There are proofs that this method gives the best possible order preserving (prefix free) code, but they are surprisingly hard to find. There are two things to be shown here. First, that the construction of the Hu-Tucker coding tree, always works. That is, given the levels of the nodes obtained from the original tree, the new nodes on level i can always be inserted between the subtrees constructed up to level i, so that each new node is at the proper place in the order. Second, that this construction is the optimal order-preserving tree. We will give a proof of the first fact but not of the second.

We now show that the algorithm for constructing the Hu-Tucker tree given above always produces a tree with the nodes in the correct order. There are two important lemmas, neither of which is very hard, that I will let you prove. The first lemma says that if the pair of compatible nodes with smallest sum is merged at each step, then the interior nodes are constructed in increasing order of frequency. The second lemma says that if there is a node on some level i in the final Hu-Tucker whose subtree contains nodes both to the left of and to the right of a leaf C, then there is also such a node on level i in the first tree we constructed.

Now, suppose that the algorithm for constructing the Hu-Tucker tree does not work. This can only happen when there is some original leaf node C which is supposed to get added at level i, and you find a subtree (with root y, say) at level i which has leaves both before and after C in the original order. For example, in the figure below, if you want to insert C between B and E, you are in trouble.

So we want to show this can't happen. Now, either node y or some node in the subtree rooted at y will have been formed by joining two subtrees each lying entirely on one side of C. We will assume it was node y, but the proof in the other case is essentially the same. Node y must have been created after C was no longer a singleton leaf node, since we aren't allowed to join two nodes on opposite side of a leaf node. This must then have happened after C was joined to some other node x to form w. After w formed, u (left of C) and v (right of C) were joined across C to create y. Thus, by our lemma, we have freq(y) is larger than freq(w). In this proof, we'll assume that we don't have any ties in frequency. If we allow ties, then it turns out that we will need to figure out some consistent way to break them.

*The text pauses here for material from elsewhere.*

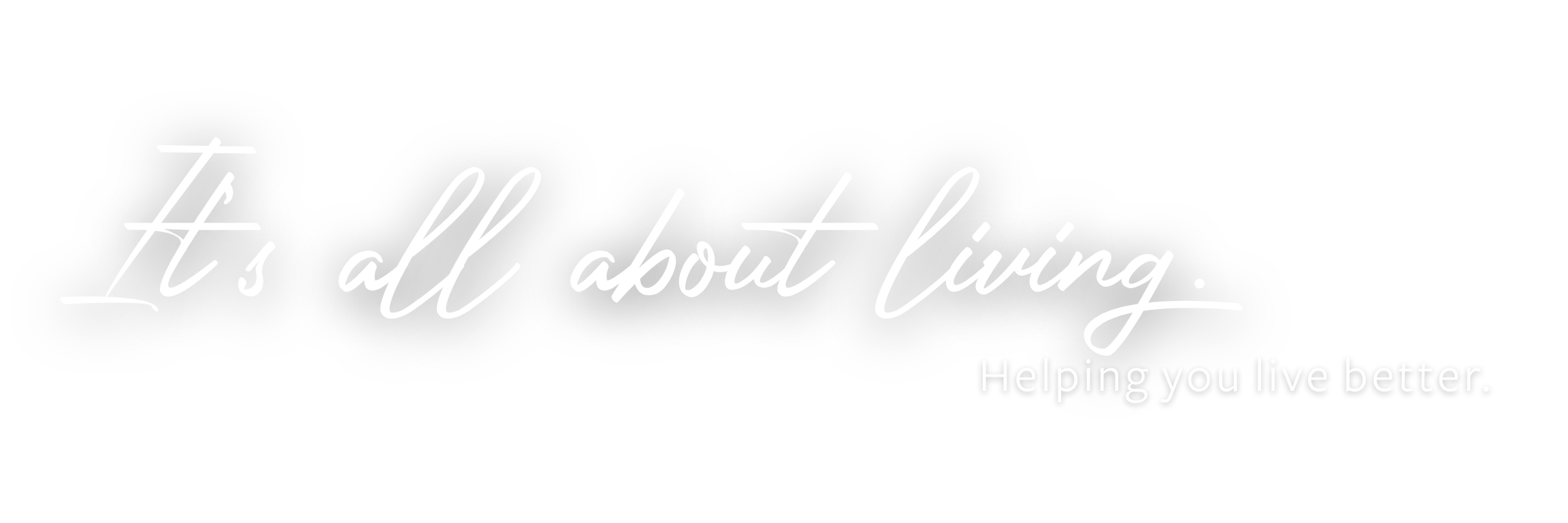 Black background with white cursive text saying, "It's all about living." and smaller text below, "Helping you live better."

Now, we're almost done. Because freq(y) is larger than freq(w), and because after they are created, node y and node w are compatible with exactly the same nodes, node y will end up on a level at least as close to the root as node w (this can be proved by induction by showing that if y isn't joined to w, the parent of y must have frequency larger than the parent of w). This means that C will either be put on the same level as u and v, or it will be put on a level farther from the root. In either case, we don't have any trouble putting C down in an order consistent with all the already-placed leaves.

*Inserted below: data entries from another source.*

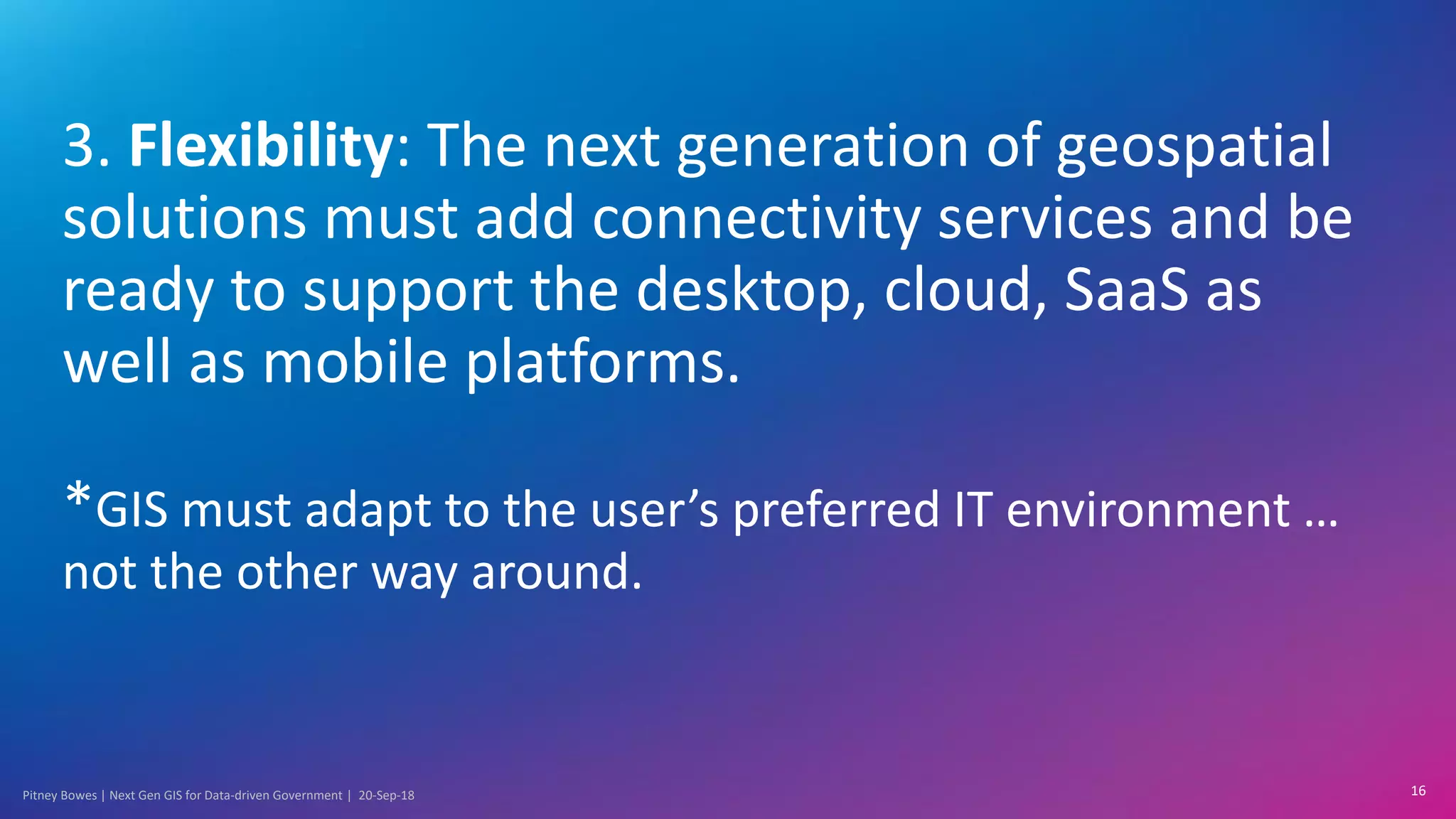 Pitney Bowes | Next Gen GIS for Data-driven Government | 20-Sep-18
3. Flexibility: The next generation of geospatial
solutions must add connectivity services and be
ready to support the desktop, cloud, SaaS as
well as mobile platforms.
*GIS must adapt to the user’s preferred IT environment …
not the other way around.
16
 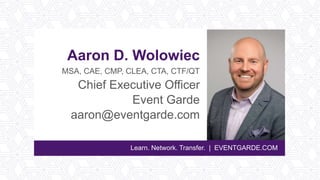 Learn. Network. Transfer. | EVENTGARDE.COM
Aaron D. Wolowiec
MSA, CAE, CMP, CLEA, CTA, CTF/QT
Chief Executive Officer
Event Garde
aaron@eventgarde.com
 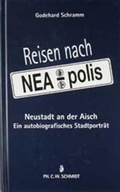Cover: Reisen nach NEA-polis - Verlag PH.C.W. SCHMIDT bei Rudolph Druck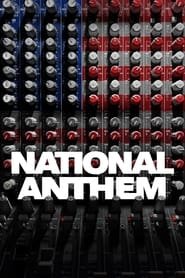 National Anthem Streaming VF VOSTFR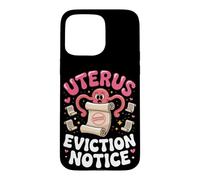 Uterus Eviction Notice Hysterectomy Recovery Pun Case for iPhone 15 Pro Max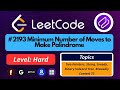 Minimum Number of Moves to Make Palindrome - LeetCode 2193 | Best Intuition + Easy Approach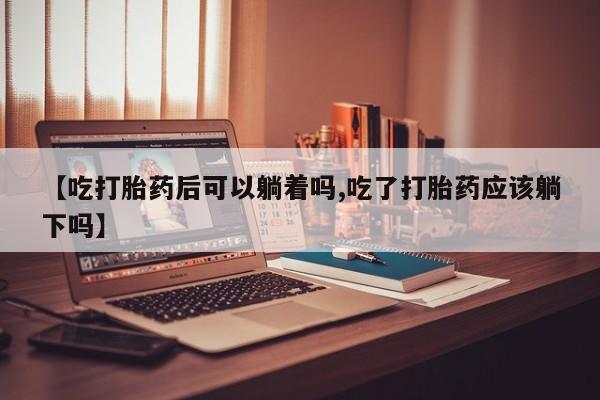 流产药专卖微信【吃打胎药后可以躺着吗,吃了打胎药应该躺下吗】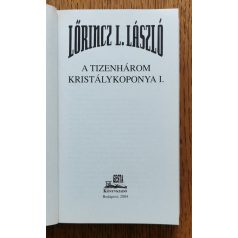   Lőrincz L. László: A tizenhárom kristálykoponya 1. (Újra a Kicsik!)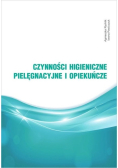 Czynności higieniczne, pielęgnacyjne i opiekuńcze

For the tie-breaking rule, we can use the rule that whenever we have two equal nodes, the one on the left is considered to have smaller frequency. If we don't have a consistent tie-breaking rule, and break ties arbitrarily, the proof above no longer works, and we can find a counterexample where the algorithm fails to construct an order-preserving tree.

Exercises:

1.  Show that in the Hu-Tucker algorithm, if the two compatible nodes with smallest sum of frequencies are merged at each step, then the non-leaf nodes are created from smallest frequency to largest.

2.  Find a set of frequencies in which, if the Hu-Tucker tree is constructed with the ties being broken improperly, the algorithm breaks and fails to produce an order-preserving tree.